On a per-capita basis, Sweden was the world's largest donor to the climate funds in 2018, and total development assistance for climate support amounted to US$725 million (SEK 6.2 billion). 

Press release – Government Offices of Sweden (in Swedish)


Swedish Government maintains 1% ODA-to-GNI in 2020 budget

Sweden’s official development assistance (ODA) budget is expected to increase by US$117 million (SEK 1 billion) in 2020.  Minister for International Development Cooperation Peter Eriksson said that the January agreement with the Center and Liberal parties played an important role for maintaining the 1% ODA-to-GNI objective in the 2020 budget.

In the current budget proposal for 2020, which was presented by the government on September 18, 2019, the budget appropriation for Sweden’s ODA was increased from US$5.3 billion (SEK 44.9 billion) to almost US$5.4 billion (SEK 46 billion), mainly due to growth of the economy as a whole.

In response to recommendations from the OECD DAC and following recent corruption scandals related to Swedish ODA, the administrative appropriation for the Swedish International Development Cooperation Agency (Sida) was also increased by US$20 million (SEK 175 million). This was the first increase Sida has received in this area in 10 years. 

News article – Omvärlden (in Swedish)


Sweden invests US$4 million in global marine ecosystems

On August 20, 2019, the Swedish government committed to allocating SEK39 million (US$4 million) from the ODA budget to international environmental organizations such as the United Nations Environment Programme (UNEP) and the Stockholm International Water Institute (SIWI). The funding will provide support for the fight against ocean acidification and littering, strengthening cooperation around maritime areas, developing tools to counteract negative effects of human impact, and contributing to a sustainable so-called blue economy.

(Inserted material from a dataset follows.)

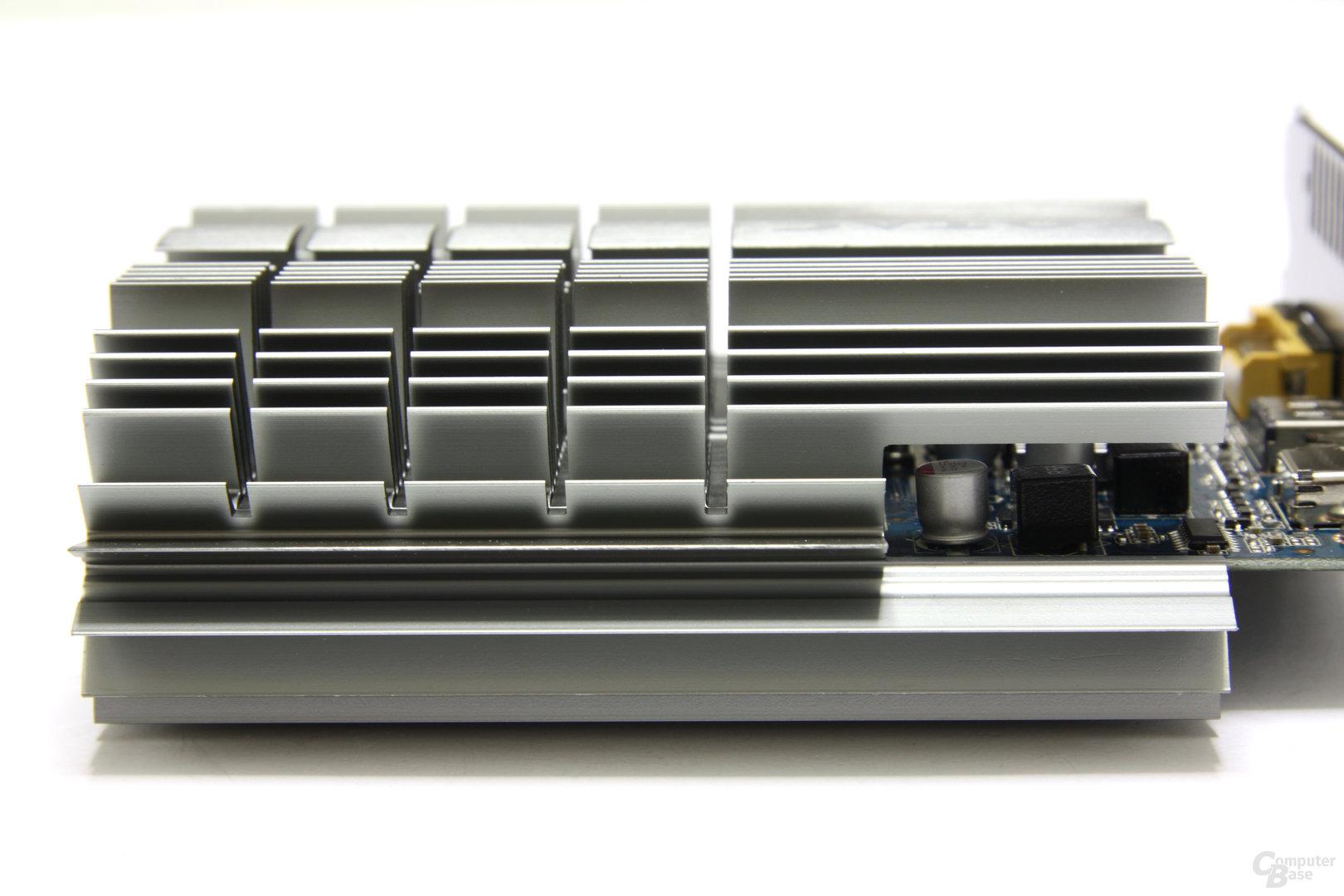 GeForce GT 430 Zone Edition Kühler Seitenansicht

In addition, the funds are aimed at supporting developing countries’ ability to participate in international negotiations.

Since the 2017 UN Maritime Conference, initiated by Sweden and Fiji, Sweden has made substantive investments in ocean cleanup initiatives, domestically and internationally.

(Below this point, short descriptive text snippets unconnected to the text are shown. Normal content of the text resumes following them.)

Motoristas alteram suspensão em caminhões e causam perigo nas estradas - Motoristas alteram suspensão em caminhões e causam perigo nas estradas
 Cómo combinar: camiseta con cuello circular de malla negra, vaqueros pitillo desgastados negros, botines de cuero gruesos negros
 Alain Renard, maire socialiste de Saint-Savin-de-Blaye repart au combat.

Press release - Government of Sweden (in Swedish)


Sweden commissions review of its support for democracy in developing countries

The Swedish government has instructed the Swedish International Development Cooperation Agency (Sida) to investigate how it can further develop and strengthen its work to promote democracy through development cooperation. Sida will also review current activities supporting democracy in its partner countries.

Since the Swedish elections in 2018, and after the so-called January agreement between the Social Democrats and the Center and Liberal parties, democracy has become a greater priority on the Swedish development agenda. Sida’s report is due on December 1, 2019.